Depending on the way you define the calculation, $R^2$ might make sense for you.

However, I would not recommend just squaring the Pearson correlation between your vectors. That retains most of the issues you see from just Pearson correlation on its own. I would calculate according to the equation I give here.

$$ R^2=1-\left(\dfrac{ \overset{N}{\underset{i=1}{\sum}}\left( y_i-x_i \right)^2 }{ \overset{N}{\underset{i=1}{\sum}}\left( y_i-\bar x \right)^2 }\right) $$

The $x_i$ are your reference values. The $y_i$ are the corresponding values from other measurement systems. The $\bar x$ is the mean of the $x_i$. $N$ is the sample size.

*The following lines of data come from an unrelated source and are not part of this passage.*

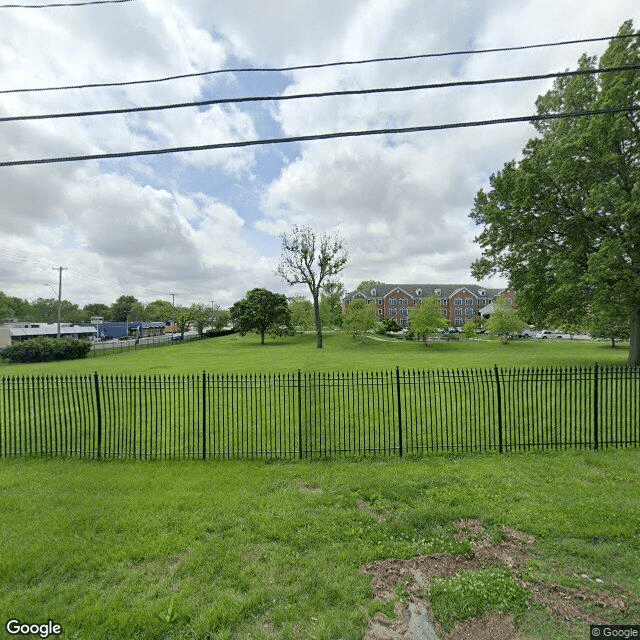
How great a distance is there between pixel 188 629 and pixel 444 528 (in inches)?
132

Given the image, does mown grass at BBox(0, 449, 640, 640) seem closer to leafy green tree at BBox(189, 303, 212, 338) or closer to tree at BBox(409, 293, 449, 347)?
tree at BBox(409, 293, 449, 347)

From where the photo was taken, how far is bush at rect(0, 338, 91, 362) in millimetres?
30562

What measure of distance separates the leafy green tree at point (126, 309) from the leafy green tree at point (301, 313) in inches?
3171

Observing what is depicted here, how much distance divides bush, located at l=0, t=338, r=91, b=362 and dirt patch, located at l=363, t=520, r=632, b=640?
37664 mm

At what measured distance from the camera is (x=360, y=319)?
4672cm

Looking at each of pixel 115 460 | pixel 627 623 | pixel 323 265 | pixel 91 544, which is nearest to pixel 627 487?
pixel 627 623

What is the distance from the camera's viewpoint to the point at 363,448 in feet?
24.8

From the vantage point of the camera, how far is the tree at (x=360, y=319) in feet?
154

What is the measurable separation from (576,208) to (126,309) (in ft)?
445

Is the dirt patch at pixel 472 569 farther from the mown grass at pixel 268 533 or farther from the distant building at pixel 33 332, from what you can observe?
the distant building at pixel 33 332

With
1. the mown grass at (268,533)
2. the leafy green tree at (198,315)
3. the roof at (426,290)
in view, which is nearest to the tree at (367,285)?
the roof at (426,290)

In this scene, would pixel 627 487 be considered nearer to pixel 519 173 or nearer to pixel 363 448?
pixel 363 448

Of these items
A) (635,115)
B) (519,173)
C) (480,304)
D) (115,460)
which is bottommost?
(115,460)

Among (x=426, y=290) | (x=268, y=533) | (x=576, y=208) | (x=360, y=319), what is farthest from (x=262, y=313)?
(x=426, y=290)
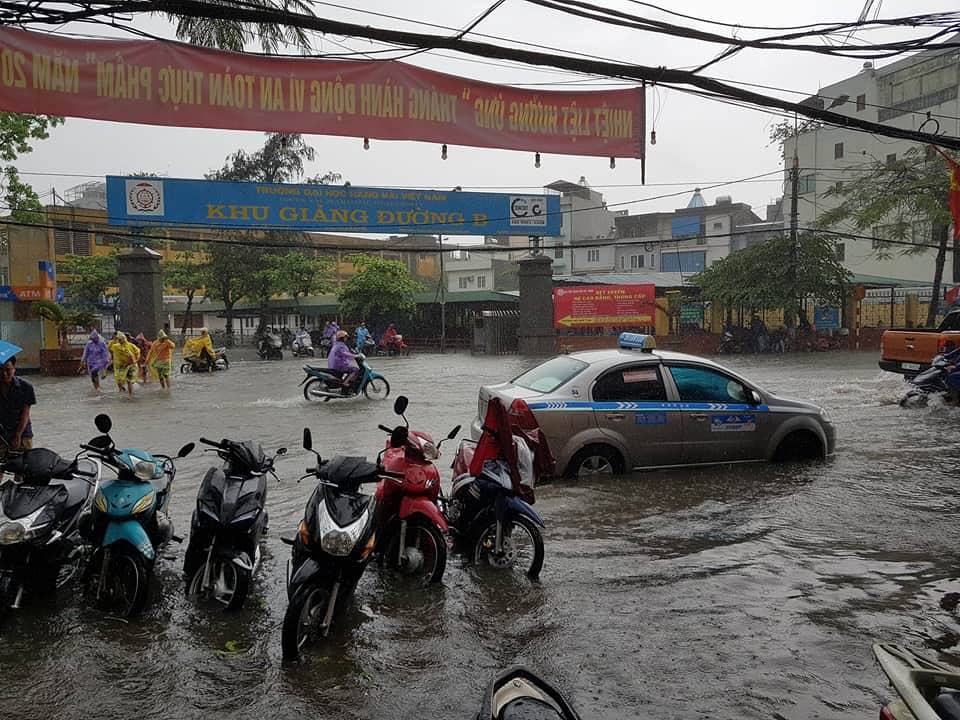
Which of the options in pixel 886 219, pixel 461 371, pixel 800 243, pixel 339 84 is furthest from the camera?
pixel 886 219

Your comments mention that root mean squared error/deviation might make sense for your purposes. Notice how related to RMSE the numerator of that fraction is (square RMSE and multiply by the sample size).

Advantages of this calculation are:

1. It is available in Python through sklearn.metrics.r2_score.

2. Because of how related this calculation is to the squared Pearson correlation of true and predicted values in OLS linear regression, this calculation arguably retains a flavor of Pearson correlation.

3. This calculation flags terrible $y_i$ values with $R^2<0$, meaning that you would have a smaller RMSE if you just predicted $\bar x$ every time instead of doing whatever you do to get your $y_i$ values (which is, presumably, harder than running AVERAGE(X:X) in Excel).

An extension of this might use absolute deviations instead of squared deviations. I discuss this in my answers here. Such a calculation is available in Python through sklearn.metrics.d2_pinball_score.

$$ D^2=1-\left(\dfrac{ \overset{N}{\underset{i=1}{\sum}}\left\vert y_i-x_i \right\vert }{ \overset{N}{\underset{i=1}{\sum}}\left\vert y_i-\bar x \right\vert }\right) $$

This has the property of giving less penalty for large misses than the $R^2$ equation given earlier. This need not be a desirable property, but it might be. For instance, one terrible measurement might wreck all downstream work, no matter how good the others are. On the other hand, you might be willing to sacrifice one point if the others can be made closer to their reference values.

EDIT

The $D^2$ score I wrote above uses $\bar x$ in the denominator. For reasons related to what quantile regression estimates, it is reasonable to subtract the median of the $x$-values instead of the mean. I suspect this is how sklearn does the function, though what I wrote above does have a reasonable interpretation as relating to a comparison of the absolute loss incurred by your model and the absolute loss incurred by a naïve model that always predicts $\bar x$.